The astonishing photo (above) is real, not something produced by photoshop. It was taken last Friday by Cambridge University Spaceflight, a team of students who have entered a competition to send a low cost rocket into space. It shows one of my children's science fiction books, Dark Visitor, held out against a black sky with the curved earth below. That blue shimmer you see along the earth's curvature is the atmosphere.

The photo was one of thousands taken during a dawn launch of their balloon Nova 8. They were testing new telemetry and tracking systems, all highly successful as it turned out. There were also several small cameras taking still and video pictures. The project calls for a rocket to be launched from a balloon at its top altitude, and to reach 100km high with its small payload. In July the team twice broke the altitude record for an amateur balloon; typically they reach about 33.25km, so the rocket will have a head start without atmospheric resistance.

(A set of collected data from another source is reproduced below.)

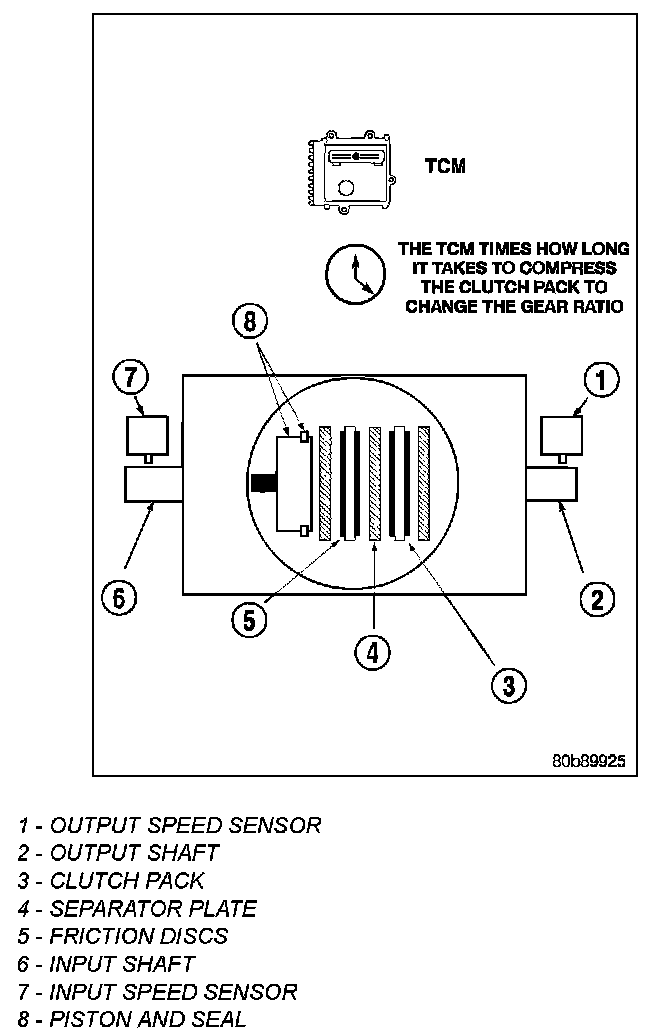 TCM

THE TCM TIMES HOW LONG IT TAKES TO COMPRESS THE CLUTCH PACK TO CHANGE THE GEAR RATIO

8

7

1

6

2

5

4

3

80b89925

1 - OUTPUT SPEED SENSOR
2 - OUTPUT SHAFT
3 - CLUTCH PACK
4 - SEPARATOR PLATE
5 - FRICTION DISCS
6 - INPUT SHAFT
7 - INPUT SPEED SENSOR
8 - PISTON AND SEAL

I find it exhilarating to find such a spirit of adventure and enterprise in a British university. Space has been largely the domain of governments. Burt Rutan changed that by winning the Ansari X-Prize with SpaceShipOne. Its budget of $25m was tiny compared to NASA, but here are students reaching into space with a shoestring. Their budget is in the low thousands., and they use their ingenuity and problem-solving skills to reach into space with it. It's exciting to see that a culture of regulation and playing it safe has not blunted the limitless aspiration so essential if humankind is to continue to progress in the future.